Multiple agents can send queries over the same TCP/TLS tunnel simultaneously. When the first agent (Voice) connects, it establishes the TLS handshake and auth. Subsequent agents (Context, Dispatch) don’t open new connections; they borrow the existing secure channel.

2. Query Pipelining (Removing Head-of-Line Blocking)

Standard pools are FIFO (First-In, First-Out). If Agent A is slow, Agent B waits.

Asynchronous query pipelining over the shared connection ensures agents send their database requests into a prioritized queue on the client side. The database processes them as fast as it can, returning results out-of-order if necessary.

For instance, Agents no longer block each other. A slow "log this event" query doesn’t delay a critical "get user location" query.

3. Intelligent Lifecycle Management

Resource leaks are prevented while maximizing reuse during the critical window of the emergency, by tying the connection lifecycle to the user’s emergency session, not the individual agent’s execution time.

The Impact:

MetricBefore (Isolated)After (Multiplexed)Improvement
Round Trips120-150 per workflow4-7 per workflow95% Reduction
Latency Overhead~4,000ms per workflow~20ms amortized99.5% Reduction
Memory Usage~40MB per concurrent workflow~2MB per concurrent workflow95% Reduction

We didn’t just save time. We changed the complexity class of the system.

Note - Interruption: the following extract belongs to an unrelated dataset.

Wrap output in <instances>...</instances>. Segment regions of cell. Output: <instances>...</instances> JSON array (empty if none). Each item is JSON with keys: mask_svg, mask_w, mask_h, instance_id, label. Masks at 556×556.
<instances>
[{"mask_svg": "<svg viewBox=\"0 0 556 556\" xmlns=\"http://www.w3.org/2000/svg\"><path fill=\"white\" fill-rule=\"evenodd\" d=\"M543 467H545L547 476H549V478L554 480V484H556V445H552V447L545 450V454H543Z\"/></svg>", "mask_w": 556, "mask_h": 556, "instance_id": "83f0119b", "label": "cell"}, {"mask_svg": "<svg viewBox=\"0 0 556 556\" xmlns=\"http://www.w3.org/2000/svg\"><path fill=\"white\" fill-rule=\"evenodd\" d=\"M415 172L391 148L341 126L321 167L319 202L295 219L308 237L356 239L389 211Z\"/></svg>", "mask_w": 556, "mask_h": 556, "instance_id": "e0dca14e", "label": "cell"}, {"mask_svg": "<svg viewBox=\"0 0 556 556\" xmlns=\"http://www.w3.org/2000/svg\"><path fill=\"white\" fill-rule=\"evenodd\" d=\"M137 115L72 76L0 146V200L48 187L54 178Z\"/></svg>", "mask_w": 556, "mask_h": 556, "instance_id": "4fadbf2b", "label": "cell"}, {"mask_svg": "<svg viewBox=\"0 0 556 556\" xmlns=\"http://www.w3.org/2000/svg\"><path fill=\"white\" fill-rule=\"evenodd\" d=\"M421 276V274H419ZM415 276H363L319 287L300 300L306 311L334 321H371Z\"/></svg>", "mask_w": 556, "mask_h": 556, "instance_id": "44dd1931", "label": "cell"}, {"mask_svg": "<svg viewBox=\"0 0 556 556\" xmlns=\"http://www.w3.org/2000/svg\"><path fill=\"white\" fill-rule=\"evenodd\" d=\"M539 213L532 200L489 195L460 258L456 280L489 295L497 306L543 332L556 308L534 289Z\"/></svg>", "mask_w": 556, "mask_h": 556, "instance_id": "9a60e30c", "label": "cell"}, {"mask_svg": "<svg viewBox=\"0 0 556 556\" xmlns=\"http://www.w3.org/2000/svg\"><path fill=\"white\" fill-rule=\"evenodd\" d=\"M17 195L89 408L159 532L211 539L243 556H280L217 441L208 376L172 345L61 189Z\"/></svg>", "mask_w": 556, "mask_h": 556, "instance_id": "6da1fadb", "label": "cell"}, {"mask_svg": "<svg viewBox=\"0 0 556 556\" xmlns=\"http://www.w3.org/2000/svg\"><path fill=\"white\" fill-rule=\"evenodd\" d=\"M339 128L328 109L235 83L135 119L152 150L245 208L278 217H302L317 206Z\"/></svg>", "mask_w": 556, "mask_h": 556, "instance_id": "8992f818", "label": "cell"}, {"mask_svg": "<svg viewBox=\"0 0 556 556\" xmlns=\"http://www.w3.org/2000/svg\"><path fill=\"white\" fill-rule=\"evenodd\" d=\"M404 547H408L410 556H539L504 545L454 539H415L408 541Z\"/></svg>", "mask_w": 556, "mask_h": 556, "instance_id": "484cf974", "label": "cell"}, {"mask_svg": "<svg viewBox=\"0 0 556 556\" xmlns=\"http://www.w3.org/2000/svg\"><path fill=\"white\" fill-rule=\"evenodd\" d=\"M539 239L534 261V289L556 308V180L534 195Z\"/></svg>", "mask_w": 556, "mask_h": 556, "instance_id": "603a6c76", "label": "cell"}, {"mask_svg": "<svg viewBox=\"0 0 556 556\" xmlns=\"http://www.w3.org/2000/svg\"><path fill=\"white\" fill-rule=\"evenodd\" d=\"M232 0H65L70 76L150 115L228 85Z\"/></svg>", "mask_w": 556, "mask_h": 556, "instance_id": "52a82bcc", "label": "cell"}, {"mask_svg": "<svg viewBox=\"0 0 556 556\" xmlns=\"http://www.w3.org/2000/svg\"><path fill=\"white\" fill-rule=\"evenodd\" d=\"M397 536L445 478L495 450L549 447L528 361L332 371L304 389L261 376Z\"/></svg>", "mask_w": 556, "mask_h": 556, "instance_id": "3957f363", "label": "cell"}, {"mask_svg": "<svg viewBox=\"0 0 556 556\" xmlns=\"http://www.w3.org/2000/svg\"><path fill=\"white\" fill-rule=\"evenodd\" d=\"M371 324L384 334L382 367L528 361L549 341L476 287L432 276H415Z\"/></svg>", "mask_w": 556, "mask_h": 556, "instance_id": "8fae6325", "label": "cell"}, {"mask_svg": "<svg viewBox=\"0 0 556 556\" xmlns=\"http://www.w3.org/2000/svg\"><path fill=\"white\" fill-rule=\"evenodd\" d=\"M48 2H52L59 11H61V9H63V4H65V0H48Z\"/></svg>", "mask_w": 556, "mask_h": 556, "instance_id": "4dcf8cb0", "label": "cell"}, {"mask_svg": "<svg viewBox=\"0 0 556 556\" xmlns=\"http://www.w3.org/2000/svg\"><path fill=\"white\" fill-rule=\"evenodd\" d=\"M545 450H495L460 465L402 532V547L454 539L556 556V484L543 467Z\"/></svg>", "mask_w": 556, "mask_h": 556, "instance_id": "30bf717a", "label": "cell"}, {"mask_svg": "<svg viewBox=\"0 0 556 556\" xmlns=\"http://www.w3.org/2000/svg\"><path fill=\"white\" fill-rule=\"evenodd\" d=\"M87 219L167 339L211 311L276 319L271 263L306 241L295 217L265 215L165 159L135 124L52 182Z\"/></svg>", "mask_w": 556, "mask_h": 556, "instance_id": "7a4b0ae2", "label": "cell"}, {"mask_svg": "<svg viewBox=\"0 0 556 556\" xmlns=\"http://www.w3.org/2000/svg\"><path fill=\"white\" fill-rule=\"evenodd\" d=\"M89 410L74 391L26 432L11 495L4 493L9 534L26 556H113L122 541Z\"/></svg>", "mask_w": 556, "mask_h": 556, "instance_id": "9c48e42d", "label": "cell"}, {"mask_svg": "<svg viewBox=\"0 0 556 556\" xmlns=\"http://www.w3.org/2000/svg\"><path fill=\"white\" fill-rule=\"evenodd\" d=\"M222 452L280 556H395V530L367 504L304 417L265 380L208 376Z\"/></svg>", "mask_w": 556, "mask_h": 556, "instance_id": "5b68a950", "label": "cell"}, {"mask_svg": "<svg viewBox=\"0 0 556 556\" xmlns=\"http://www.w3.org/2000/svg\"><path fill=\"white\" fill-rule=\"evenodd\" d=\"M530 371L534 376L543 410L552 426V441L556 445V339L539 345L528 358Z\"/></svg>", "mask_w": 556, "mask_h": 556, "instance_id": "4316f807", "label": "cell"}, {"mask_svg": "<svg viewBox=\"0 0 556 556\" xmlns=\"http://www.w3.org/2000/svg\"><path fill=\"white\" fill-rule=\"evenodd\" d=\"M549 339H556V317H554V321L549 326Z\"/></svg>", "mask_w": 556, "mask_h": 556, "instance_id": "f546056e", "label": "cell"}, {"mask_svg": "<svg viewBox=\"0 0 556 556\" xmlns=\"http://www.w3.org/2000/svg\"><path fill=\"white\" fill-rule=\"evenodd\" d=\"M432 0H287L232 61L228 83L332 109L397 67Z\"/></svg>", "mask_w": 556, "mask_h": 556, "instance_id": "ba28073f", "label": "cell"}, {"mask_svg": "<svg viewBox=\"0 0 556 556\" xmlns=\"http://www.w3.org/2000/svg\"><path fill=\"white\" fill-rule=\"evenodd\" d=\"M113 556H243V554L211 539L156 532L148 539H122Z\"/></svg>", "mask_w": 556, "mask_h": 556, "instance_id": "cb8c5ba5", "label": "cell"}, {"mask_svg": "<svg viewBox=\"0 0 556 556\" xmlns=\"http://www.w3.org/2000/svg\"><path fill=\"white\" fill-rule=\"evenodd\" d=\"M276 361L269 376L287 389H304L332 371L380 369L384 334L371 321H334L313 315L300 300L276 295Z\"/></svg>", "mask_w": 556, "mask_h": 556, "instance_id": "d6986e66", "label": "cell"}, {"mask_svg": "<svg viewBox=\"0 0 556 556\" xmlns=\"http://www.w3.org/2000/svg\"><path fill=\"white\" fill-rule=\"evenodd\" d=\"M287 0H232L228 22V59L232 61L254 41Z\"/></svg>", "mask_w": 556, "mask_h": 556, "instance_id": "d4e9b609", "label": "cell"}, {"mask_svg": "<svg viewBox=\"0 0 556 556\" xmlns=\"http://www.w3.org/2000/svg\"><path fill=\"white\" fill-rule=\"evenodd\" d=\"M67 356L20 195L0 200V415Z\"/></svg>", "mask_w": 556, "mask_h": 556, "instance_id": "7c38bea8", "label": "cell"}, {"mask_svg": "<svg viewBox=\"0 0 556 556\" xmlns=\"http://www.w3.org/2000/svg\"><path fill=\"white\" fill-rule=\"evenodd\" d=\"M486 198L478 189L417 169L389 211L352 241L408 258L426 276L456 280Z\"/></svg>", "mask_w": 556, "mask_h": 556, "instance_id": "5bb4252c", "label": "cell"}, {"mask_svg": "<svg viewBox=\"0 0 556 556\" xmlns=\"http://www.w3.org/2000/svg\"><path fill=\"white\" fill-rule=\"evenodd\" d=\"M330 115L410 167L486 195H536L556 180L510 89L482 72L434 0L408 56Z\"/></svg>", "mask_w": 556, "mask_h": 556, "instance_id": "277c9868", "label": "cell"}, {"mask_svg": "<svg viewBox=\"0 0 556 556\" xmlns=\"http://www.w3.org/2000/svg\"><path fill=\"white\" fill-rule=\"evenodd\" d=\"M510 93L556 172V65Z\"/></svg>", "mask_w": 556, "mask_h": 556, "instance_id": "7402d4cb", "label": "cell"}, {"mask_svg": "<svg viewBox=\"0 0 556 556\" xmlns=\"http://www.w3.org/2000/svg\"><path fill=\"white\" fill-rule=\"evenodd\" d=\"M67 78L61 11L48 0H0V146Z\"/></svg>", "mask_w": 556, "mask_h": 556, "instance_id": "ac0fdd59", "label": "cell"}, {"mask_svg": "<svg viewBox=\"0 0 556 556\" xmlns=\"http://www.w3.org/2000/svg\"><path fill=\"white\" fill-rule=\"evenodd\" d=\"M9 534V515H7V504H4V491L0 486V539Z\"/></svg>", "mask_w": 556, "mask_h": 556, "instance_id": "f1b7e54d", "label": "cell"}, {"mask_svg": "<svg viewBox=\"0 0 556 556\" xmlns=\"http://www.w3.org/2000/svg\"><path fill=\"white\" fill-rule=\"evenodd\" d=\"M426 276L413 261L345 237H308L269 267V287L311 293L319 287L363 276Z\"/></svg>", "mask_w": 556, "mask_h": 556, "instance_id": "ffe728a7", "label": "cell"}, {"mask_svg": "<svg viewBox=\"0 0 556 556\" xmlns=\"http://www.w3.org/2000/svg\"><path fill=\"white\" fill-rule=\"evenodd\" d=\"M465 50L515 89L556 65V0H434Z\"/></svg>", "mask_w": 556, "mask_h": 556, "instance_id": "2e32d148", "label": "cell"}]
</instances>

Before: O(agents × users × connection overhead) After: O(active workflows × shared connections)

The Human Outcome

Engineering decisions stay abstract until they hit the road. Here’s what those milliseconds actually bought us:

  • 2-3 Minutes Faster Response: By shaving 4 seconds off every interaction, we accelerated the entire dispatch chain. In urban traffic, that’s the difference between a tow truck arriving before rush hour peaks or after.
  • 99% Fewer Failures: Connection storms cause timeouts. Timeouts cause retries. Retries cause cascading failures. By stabilizing the network layer, we stabilized the user experience.
  • Scalability Without Panic: When we hit regional disasters (spikes to 10x normal load), the system would scale linearly. We didn’t need to throw hardware at the problem; we had already solved it in software.

The Lesson: Complexity is a Choice

It’s tempting to let architecture drift. To let each microservice own its own connections, its own configs, its own chaos. It feels "clean" in the short term.

But in high-stakes systems, local decisions compound.

Treating connections as shared, high-cost primitives made the system faster and viable at scale.